- Exercise brief -
Please extend the article on Toronto's growing warehouse space, picking up right after its final sentence.

Start of Document segment

Toronto has already outpaced Canada’s growth rate in the last five years. This larger population means a heftier consumption market, which is increasing the size and scale of warehouse and distribution space in order to meet e-commerce demand. And with the Greater Toronto Area (GTA) and Hamilton Area expected to grow by 3.5 million people over the next two decades, some see the potential for more finished goods warehouses that can store products closer to these large consumer communities.
This is an area of commercial real estate that industry should be more aware of because its opening up opportunities. According to Gord Cook, executive vice-president of Colliers International, about one in every 20 buildings is less of a manufacturing environment and more of a finished goods warehouse space undergoing a larger, modern makeover.
“I’ve been in the business for about 30 years, and a large warehouse 30 years ago was probably in the 200,000 square foot range plus or minus; now it’s about 600,000 square feet,” says Cook.

End of Document segment
Start of Listed entries

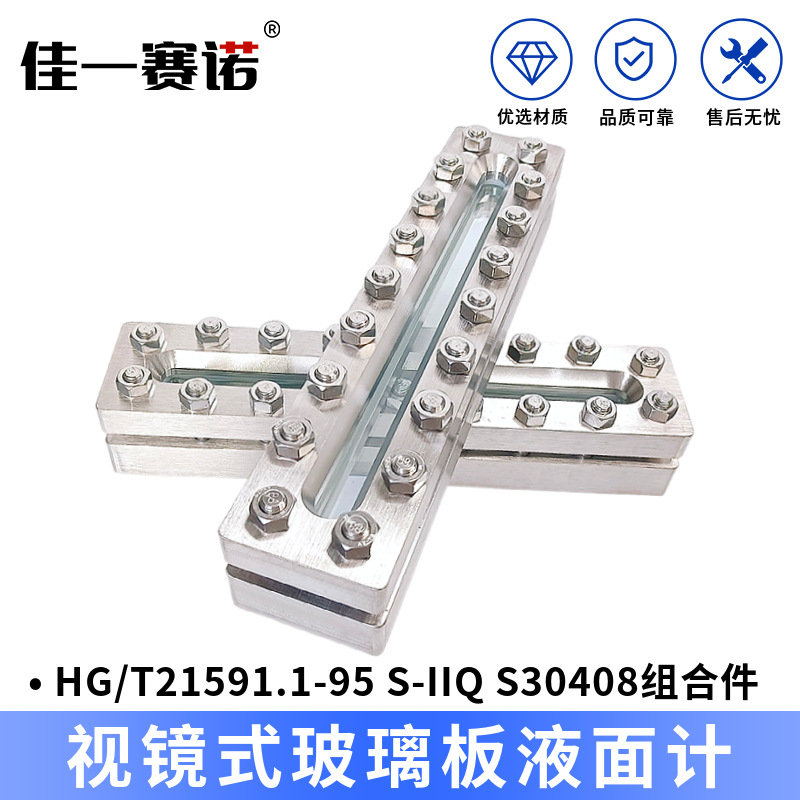 视镜式玻璃板液面计HG/T21591.1-95 S-IIQ,S30408组合件 长条视窗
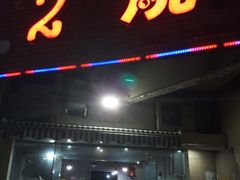门面-2烧烤串·秘制鲫鱼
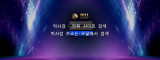 힐카지노  사이트 작은 이미지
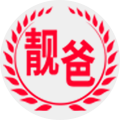 靓爸洗护店企业店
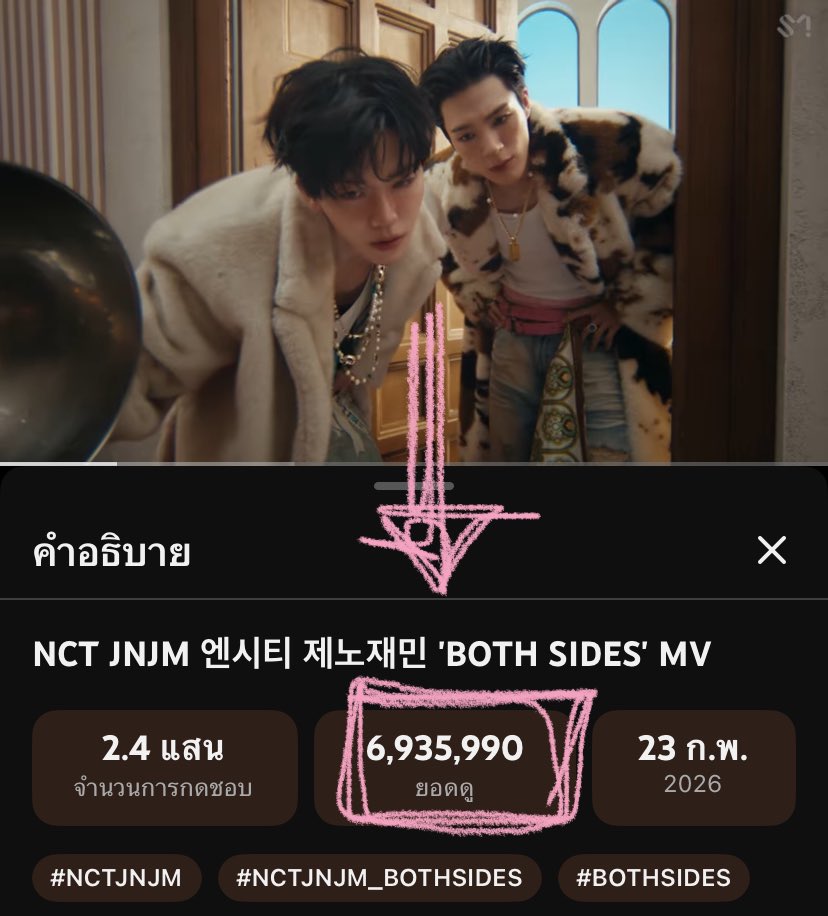 neklee #𝘽𝙊𝙏𝙃𝙎𝙄𝘿𝙀𝙎! tweet media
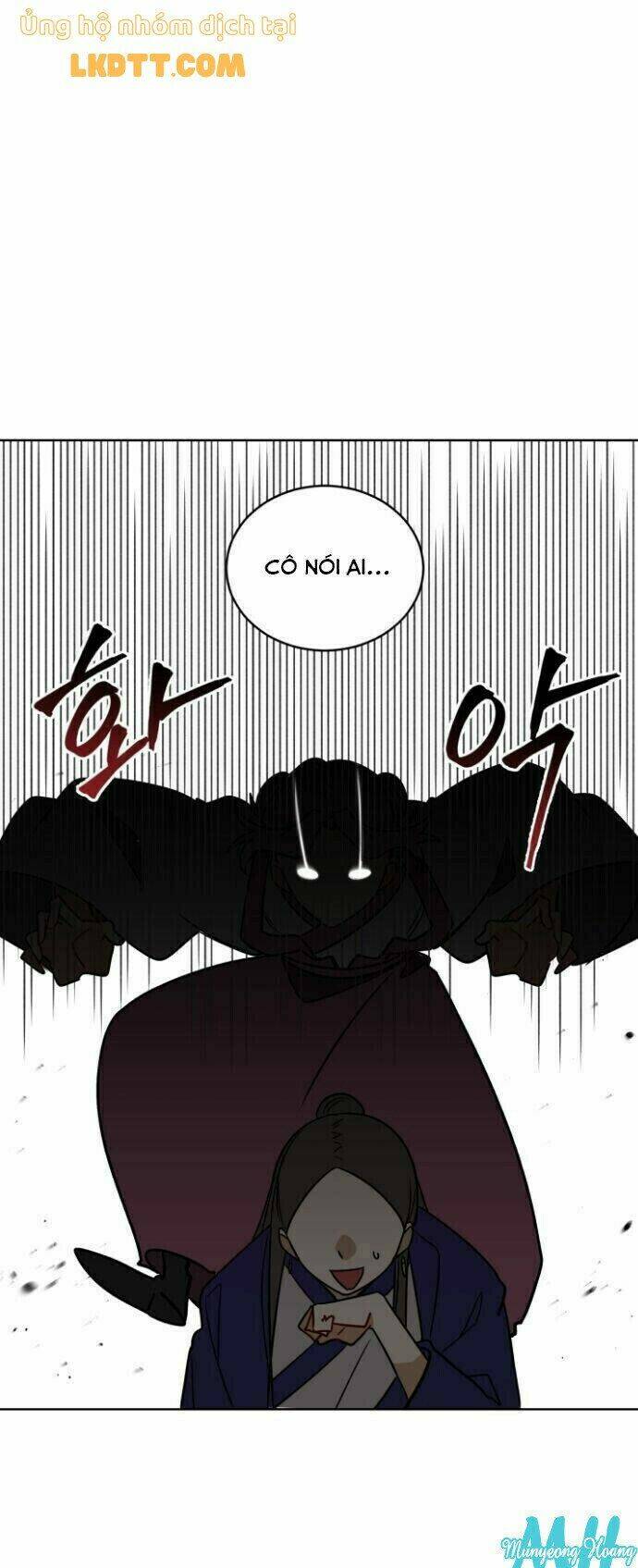 quái thú với hoa chapter 51 15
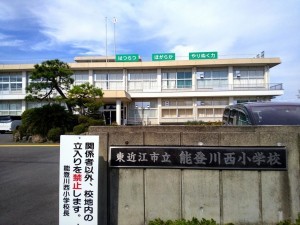 物件画像 土地 東近江市伊庭町 小学校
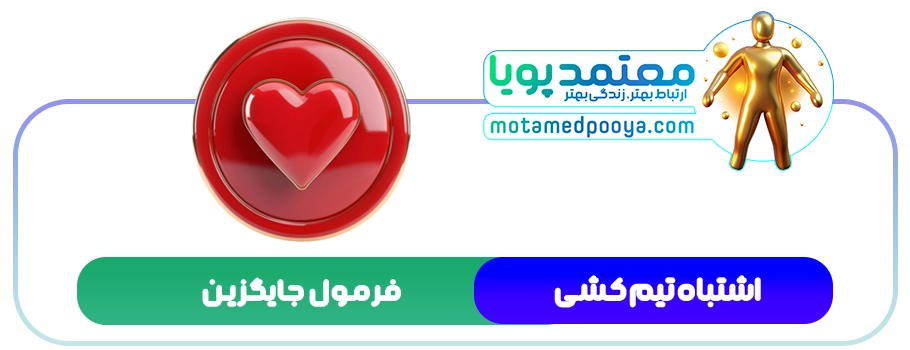 از عشق تا شکست: فقط با 5 اشتباه رایج در رابطه 3 تصویر مفهومی از یک زوج که شانهبهشانه مقابل یک مشکل ایستادهاند و به جای مقابله با هم، در کنار هم آن را حل میکنند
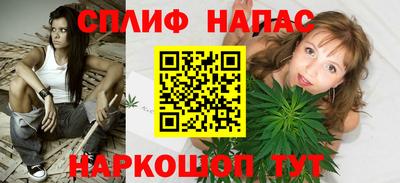 крисы Балахна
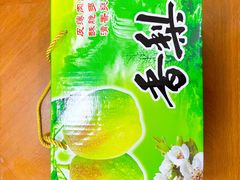 -宁波国际会展中心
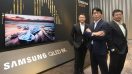 Samsung เปิดตัว “QLED 8K” ครั้งแรกกับที่สุดประสบการณ์ใหม่แห่งความสมจริง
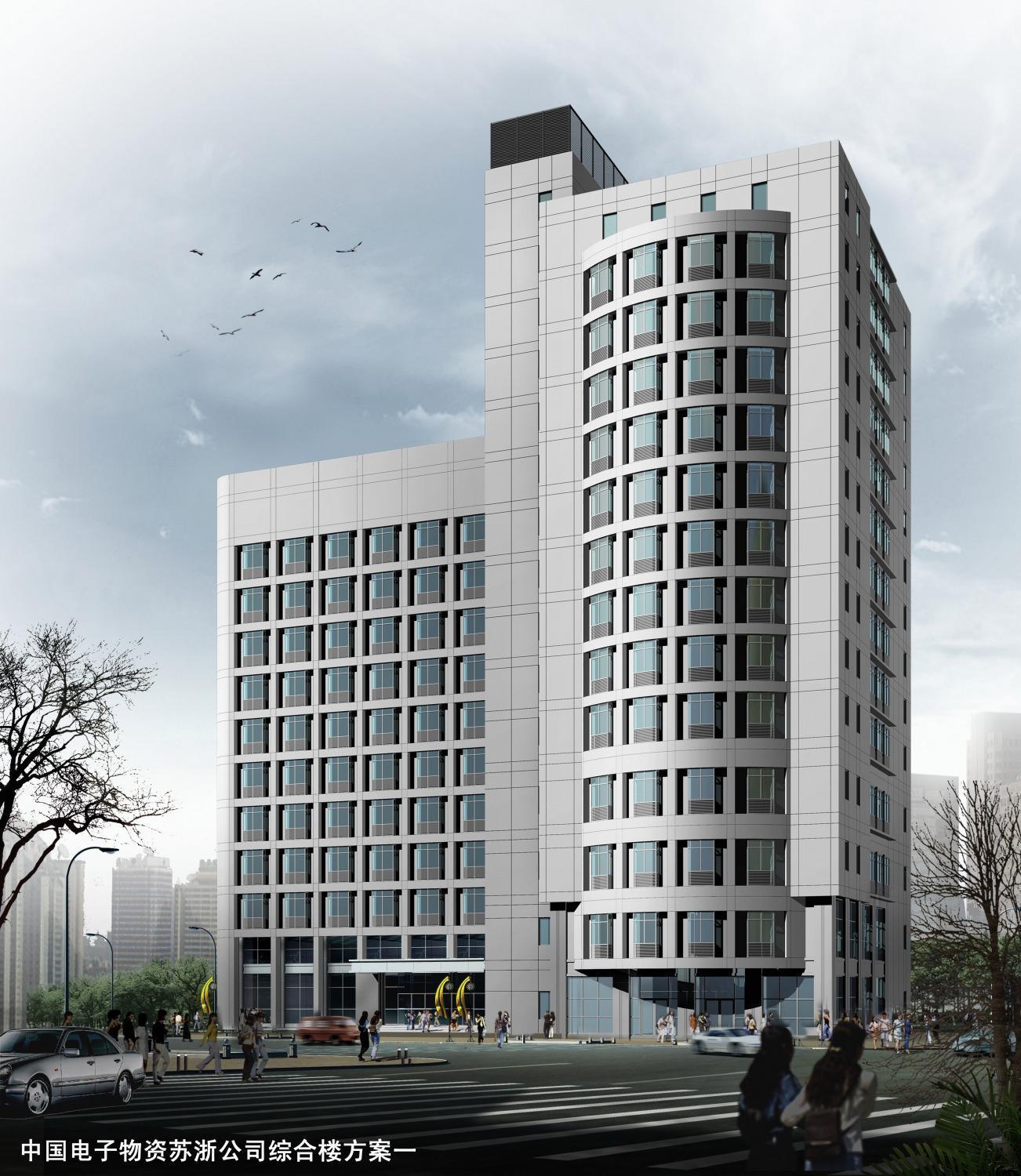 Jinjiang Inn - Nanjing Train Station 1 מראה חיצוני תמונה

End of Listed entries

- Exercise answer -
Toronto is now one of North America’s six major distribution markets, with spaces similar in size to New Jersey and Southern California. In its last Big-Box Market Report released in Q2 2016, Colliers had flagged 266 existing big-boxes in Toronto, totaling 145.2 million square feet. Such demand is coming from logistics and e-commerce users looking for modern Class A space near a good number of people.
Where distribution space is growing
Factors shaping where this warehouse space is located include how products arrive to the GTA. Most goods tend to come by truck and intermodal (two or more transportation modes). The GTA has no seaport, so goods normally land in CN’s Brampton Intermodal Terminal or CPR’s Vaughan Intermodal Terminal near Highway 50.
“Those are pretty important hubs because a large percentage of goods are arriving by highway or via an intermodal,” says Cook. “So, there is a concentration of large distribution centres in the areas close to those yards and highways.”
Access to labour is another important factor because warehouses are often seasonal; they have highs and lows because they follow the spending habits of consumers during holidays.
“The labour environment sometimes ebbs and flows as well, so access to labour is critically important,” says Cook, adding that mature markets, which have invested in good housing stock, public transit and amenities, have enabled certain municipalities, Brampton for example, to succeed in supplying necessary labour for employers they attract.
However, in cities like Milton, with less but more expensive housing, the labour market is somewhat constrained, making it more difficult to open up similar facilities.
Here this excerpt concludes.